In short: ANTLR grammars are not PEG's.
I've got a simple grammar. Actually, the grammar I'm using is more complex, but this is the smallest subset that illustrates my question.
Expr ::= Value Suffix
| "(" Expr ")" Suffix
Suffix ::= "->" Expr
| "<-" Expr
| Expr
| epsilon
Value matches identifiers, strings, numbers, et cetera. The Suffix rule is there to eliminate left-recursion. This matches expressions such as:
a -> b (c -> (d) (e))
That is, a graph where a goes to both b and the result of (c -> (d) (e)), and c goes to d and e. I'm trying to produce an abstract syntax tree for these expressions, but I'm running into difficulty because all of the operators can accept any number of operands on each side.
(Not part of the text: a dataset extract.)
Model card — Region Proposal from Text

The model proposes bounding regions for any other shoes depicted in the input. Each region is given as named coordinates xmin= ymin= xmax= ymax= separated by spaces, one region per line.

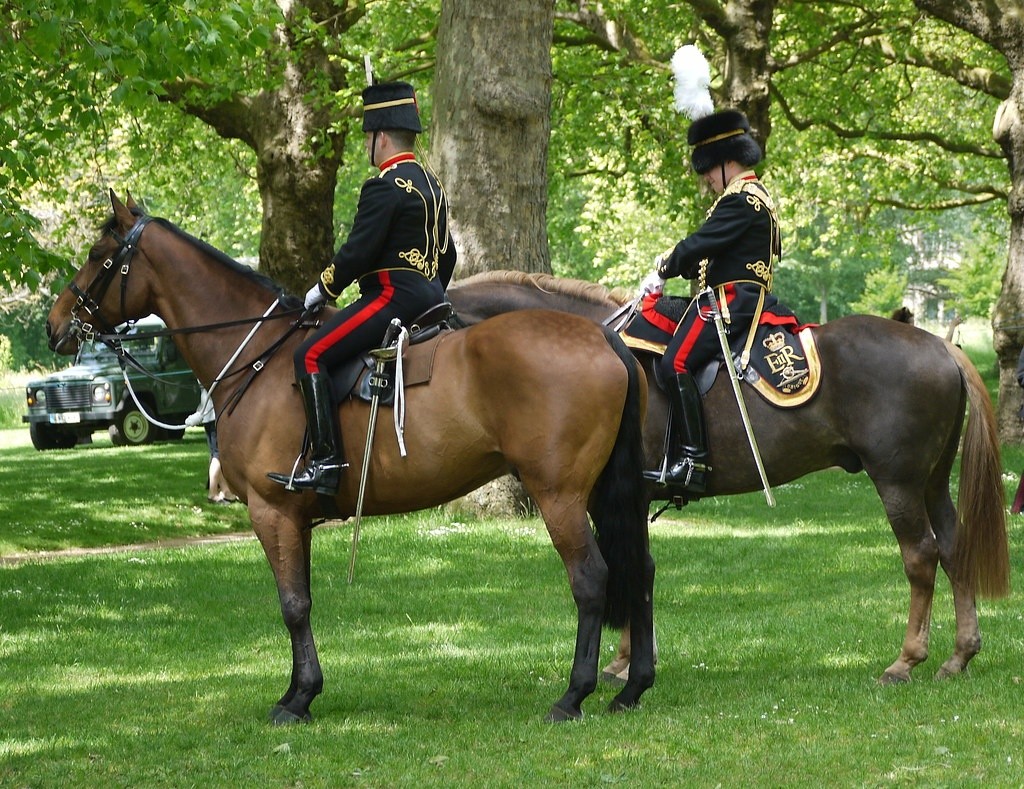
xmin=207 ymin=497 xmax=237 ymax=506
I'd rather keep the logic for producing the AST within the recursive descent parsing methods, since it avoids having to duplicate the logic of extracting an expression. My current strategy is as follows:
If a Value appears, push it to the output.
If a From or To appears:
Output a separator.
Get the next Expr.
Create a Link node.
Pop the first set of operands from output into the Link until a separator appears.
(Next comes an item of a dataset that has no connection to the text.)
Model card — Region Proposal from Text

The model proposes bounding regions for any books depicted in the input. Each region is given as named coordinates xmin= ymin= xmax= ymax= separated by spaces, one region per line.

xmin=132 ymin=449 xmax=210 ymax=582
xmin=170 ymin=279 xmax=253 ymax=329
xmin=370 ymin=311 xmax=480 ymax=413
Erase the separator discovered.
Pop the second set of operands into the Link until a separator.
Push the Link to the output.
If I run this through without obeying steps 2.3–2.7, I get a list of values and separators. For the expression quoted above, a -> b (c -> (d) (e)), the output should be:
A sep_1 B sep_2 C sep_3 D E
Applying the To rule would then yield:
A sep_1 B sep_2 (link from C to {D, E})
And subsequently:
(link from A to {B, (link from C to {D, E})})
The important thing to note is that sep_2, crucial to delimit the left-hand operands of the second ->, does not appear, so the parser believes that the expression was actually written:
a -> (b c -> (d) (e))
In order to solve this with my current strategy, I would need a way to produce a separator between adjacent expressions, but only if the current expression is a From or To expression enclosed in parentheses. If that's possible, then I'm just not seeing it and the answer ought to be simple. If there's a better way to go about this, however, then please let me know!
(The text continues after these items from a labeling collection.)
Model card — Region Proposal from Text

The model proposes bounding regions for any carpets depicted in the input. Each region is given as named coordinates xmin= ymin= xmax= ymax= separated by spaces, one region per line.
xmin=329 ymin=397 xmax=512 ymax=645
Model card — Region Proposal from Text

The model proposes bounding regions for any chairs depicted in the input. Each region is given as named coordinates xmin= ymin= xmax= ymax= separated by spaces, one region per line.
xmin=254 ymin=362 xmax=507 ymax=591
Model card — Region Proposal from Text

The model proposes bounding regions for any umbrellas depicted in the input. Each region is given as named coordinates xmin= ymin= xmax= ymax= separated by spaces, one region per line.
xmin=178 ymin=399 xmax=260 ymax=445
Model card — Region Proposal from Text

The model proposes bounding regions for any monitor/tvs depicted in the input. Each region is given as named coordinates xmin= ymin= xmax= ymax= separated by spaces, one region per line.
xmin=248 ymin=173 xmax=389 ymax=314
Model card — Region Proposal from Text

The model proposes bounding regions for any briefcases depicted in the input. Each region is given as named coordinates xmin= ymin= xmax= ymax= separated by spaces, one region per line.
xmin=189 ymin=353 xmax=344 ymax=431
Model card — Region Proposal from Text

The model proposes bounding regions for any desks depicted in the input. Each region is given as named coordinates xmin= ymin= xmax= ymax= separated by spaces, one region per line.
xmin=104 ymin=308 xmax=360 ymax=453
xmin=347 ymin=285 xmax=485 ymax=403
I haven't tried to analyze it in detail, but: "From or To expression enclosed in parentheses" starts to sound a lot like "context dependent", which recursive descent can't handle directly. To avoid context dependence you'll probably need a separate production for a From or To in parentheses vs. a From or To without the parens.
Edit: Though it may be too late to do any good, if my understanding of what you want to match is correct, I think I'd write it more like this:
Graph :=
| List Sep Graph
;
Sep := "->"
| "<-"
;
List :=
| Value List
;
Value := Number
| Identifier
| String
| '(' Graph ')'
;
It's hard to be certain, but I think this should at least be close to matching (only) the inputs you want, and should make it reasonably easy to generate an AST that reflects the input correctly.